Preserving Access to Services
SB25B-002 restores access to health care for Medicaid recipients at Planned Parenthood: H.R. 1 immediately removed Planned Parenthood from the federal Medicaid program, forcing PPRM providers to cancel thousands of appointments. Weeks later, a Temporary Restraining Order reversed this federal prohibition, though the issue is still working its way through the courts. This bill authorizes state-funded reimbursement to Planned Parenthood for certain services, including cancer screenings, birth control consultations, and STI checks.
SB25B-003 preserves SNAP funding by adjusting Healthy School Meals for All ballot question: The GOP budget cuts the Supplemental Nutrition Assistance Program (SNAP), and hundreds of thousands of recipients may now lose access to food. This bill would amend the language of a ballot measure (HB25-1274) that will be put before the voters this November. If it passes, it will allow funds raised for the Healthy School Meals for All (HSMA) program to be used to support SNAP, so long as the HSMA program is fully funded first.
Making Responsible Decisions for Colorado’s Fiscal Future
SB25B-001 updates spending reduction processes during revenue shortfalls: Under current law, the Governor has broad unilateral authority to suspend programs and services during a revenue shortfall via executive order. The bill would require the Governor to notify the Joint Budget Committee (JBC) of executive orders to reduce spending and requires the JBC to promptly meet to discuss the plan. The bill balances the authority between the Governor and the General Assembly by ensuring the JBC is involved in decision-making processes early on and by adding guardrails to the executive branch’s existing authority to help ensure that they continue to meet and implement legislative directives.
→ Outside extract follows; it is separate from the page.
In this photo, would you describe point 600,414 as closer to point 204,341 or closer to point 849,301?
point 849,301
The bill would also update the required spending reduction triggers to more accurately reflect economic pressures and the current status of the reserve, which Democrats have worked to build up to 15 percent since the COVID pandemic when it fell below 4 percent. In addition to the triggers in existing law, the bill adds that if a regular quarterly revenue estimate indicates that the state needs to use an amount of the reserve equal to 2 percent of the general fund appropriations for that fiscal year (e.g. around $330 million for FY26), the Governor must take action to reduce spending.